Sinclair, however, says the residents have been doing their best to work towards a solution. It just needs to be one they can afford.
“We were initially told that we could install point-of-entry systems with UV treatment and filters or whatever at each home,” Sinclair continues, “and we were looking into those – we even had quotes for what kind of price we could get if we got a dozen of them.
“We were going down that road. But then we were told that wasn’t ever going to be sufficient,” Sinclair says. “We felt like they kept changing the requirements and were unwilling to listen to anything other than going down the whole road of setting up a major water treatment system for just a few homes.
“It seemed like that was the only idea they would entertain, and we just can’t do that. Financially, we just can’t. It’s not that we’re unwilling to do what’s necessary, it’s that we’re incapable. And if it’s actually about their fear of litigation, we’ve offered to sign whatever waivers or documents they can draw up to say we accept the risks of being on the system we’re using, or whatever. I mean, I just don’t get why they’re being so hard-nosed about this.”
But Enns says it’s not that Island Health is being overly strict. They simply have a public health responsibility, she says.
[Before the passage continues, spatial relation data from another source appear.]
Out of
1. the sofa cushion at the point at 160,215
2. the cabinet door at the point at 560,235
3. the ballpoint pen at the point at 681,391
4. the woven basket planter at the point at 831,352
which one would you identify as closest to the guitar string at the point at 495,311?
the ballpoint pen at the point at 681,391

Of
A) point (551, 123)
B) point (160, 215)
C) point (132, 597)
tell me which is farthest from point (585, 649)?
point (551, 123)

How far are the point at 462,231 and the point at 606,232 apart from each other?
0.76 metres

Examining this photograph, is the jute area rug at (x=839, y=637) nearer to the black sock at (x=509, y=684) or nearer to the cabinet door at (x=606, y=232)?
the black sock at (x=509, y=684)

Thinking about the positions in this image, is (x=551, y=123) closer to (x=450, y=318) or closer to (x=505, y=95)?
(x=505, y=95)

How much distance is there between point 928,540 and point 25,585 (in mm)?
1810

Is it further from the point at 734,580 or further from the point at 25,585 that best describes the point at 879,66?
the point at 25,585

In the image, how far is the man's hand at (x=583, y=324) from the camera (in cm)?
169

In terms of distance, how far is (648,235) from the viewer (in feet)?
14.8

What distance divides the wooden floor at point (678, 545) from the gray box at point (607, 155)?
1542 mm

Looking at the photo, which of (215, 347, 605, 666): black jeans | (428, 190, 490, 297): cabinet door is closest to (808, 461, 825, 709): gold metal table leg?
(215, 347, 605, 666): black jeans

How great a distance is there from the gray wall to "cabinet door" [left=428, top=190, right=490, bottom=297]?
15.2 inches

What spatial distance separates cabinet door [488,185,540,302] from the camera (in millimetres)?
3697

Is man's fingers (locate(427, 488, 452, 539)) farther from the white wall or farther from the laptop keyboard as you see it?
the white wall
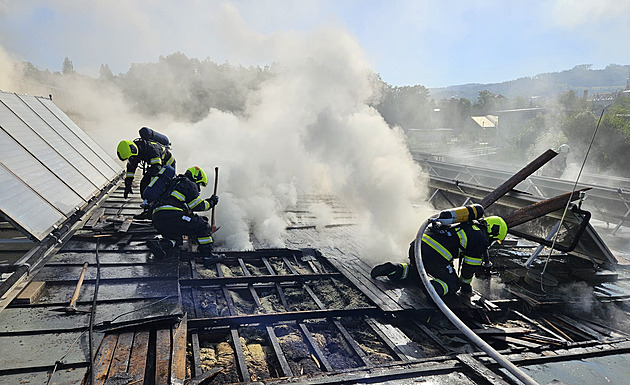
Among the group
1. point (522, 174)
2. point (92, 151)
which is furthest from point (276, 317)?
point (92, 151)

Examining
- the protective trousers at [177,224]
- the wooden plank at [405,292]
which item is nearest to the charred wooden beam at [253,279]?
the wooden plank at [405,292]

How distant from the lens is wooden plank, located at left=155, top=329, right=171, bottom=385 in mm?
2730

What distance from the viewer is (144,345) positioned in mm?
3105

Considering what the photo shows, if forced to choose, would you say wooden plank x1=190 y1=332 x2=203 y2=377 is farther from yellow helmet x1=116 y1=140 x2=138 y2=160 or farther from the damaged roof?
yellow helmet x1=116 y1=140 x2=138 y2=160

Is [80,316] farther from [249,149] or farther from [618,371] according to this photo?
[249,149]

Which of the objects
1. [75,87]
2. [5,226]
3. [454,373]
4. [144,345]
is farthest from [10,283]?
[75,87]

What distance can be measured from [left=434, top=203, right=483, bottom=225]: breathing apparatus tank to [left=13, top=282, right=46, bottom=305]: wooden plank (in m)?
4.65

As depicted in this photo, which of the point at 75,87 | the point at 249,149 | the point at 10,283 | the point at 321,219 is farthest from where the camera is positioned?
the point at 75,87

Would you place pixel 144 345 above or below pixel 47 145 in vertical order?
below

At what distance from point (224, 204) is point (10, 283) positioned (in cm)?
391

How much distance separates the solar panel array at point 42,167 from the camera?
3.89 meters

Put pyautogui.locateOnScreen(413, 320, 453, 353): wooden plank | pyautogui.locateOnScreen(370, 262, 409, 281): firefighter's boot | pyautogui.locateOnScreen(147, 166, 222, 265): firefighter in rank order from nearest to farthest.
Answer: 1. pyautogui.locateOnScreen(413, 320, 453, 353): wooden plank
2. pyautogui.locateOnScreen(147, 166, 222, 265): firefighter
3. pyautogui.locateOnScreen(370, 262, 409, 281): firefighter's boot

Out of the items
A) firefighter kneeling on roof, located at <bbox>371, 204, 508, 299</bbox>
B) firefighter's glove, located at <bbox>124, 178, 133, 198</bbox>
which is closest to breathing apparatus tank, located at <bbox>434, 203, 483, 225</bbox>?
firefighter kneeling on roof, located at <bbox>371, 204, 508, 299</bbox>

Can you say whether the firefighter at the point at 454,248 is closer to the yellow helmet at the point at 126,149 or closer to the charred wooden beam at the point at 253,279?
the charred wooden beam at the point at 253,279
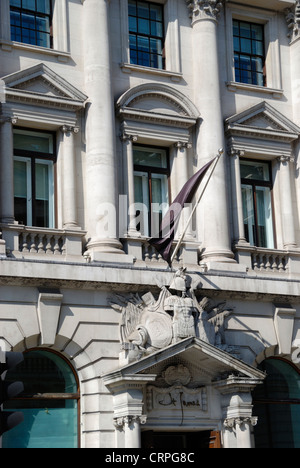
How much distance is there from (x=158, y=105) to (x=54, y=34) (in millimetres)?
3639

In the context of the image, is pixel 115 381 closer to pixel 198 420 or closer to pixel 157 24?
pixel 198 420

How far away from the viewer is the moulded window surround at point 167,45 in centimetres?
2912

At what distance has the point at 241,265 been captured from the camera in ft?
93.9

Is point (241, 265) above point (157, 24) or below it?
below

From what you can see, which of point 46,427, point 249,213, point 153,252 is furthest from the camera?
point 249,213

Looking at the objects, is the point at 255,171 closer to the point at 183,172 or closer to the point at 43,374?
the point at 183,172

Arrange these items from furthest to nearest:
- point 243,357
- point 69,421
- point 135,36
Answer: point 135,36 → point 243,357 → point 69,421

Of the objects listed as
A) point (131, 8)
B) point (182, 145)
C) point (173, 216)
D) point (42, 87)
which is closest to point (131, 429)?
point (173, 216)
“I appreciate, and so do our health protection staff, that for these small systems it can be really burdensome to meet these requirements,” Enns says. “I get it. It does cost money to have safe drinking water. ”
Enns says, however, the dispute is now in the hands of the lawyers and judges, so, unfortunately, any further ideas the residents come up with to bring their water into compliance with the act will have to go to the Island Health’s legal counsel instead of Island Health.
“We’re still very committed to working together and wanting this to be resolved, but the reality is that we need to work under the provincial legislation,” Enns says.
“There’s a level of discretion and there’s progressive enforcement,” Enns says. “I mean, how long do you wait before you move it up to the next level? I think 3.5 years is enough time to wait for action.”
As for Sinclair, she says there has been talk amongst the residents of getting their own lawyer, “but how hopeful is that? Knowing what we’re up against, it could very well just be money down the drain to do that.
“I’m not sure what we’ll do next, but at least if we lose our homes to pay our $100,000 a day fines, we can go to jail and have a place to live, I guess.”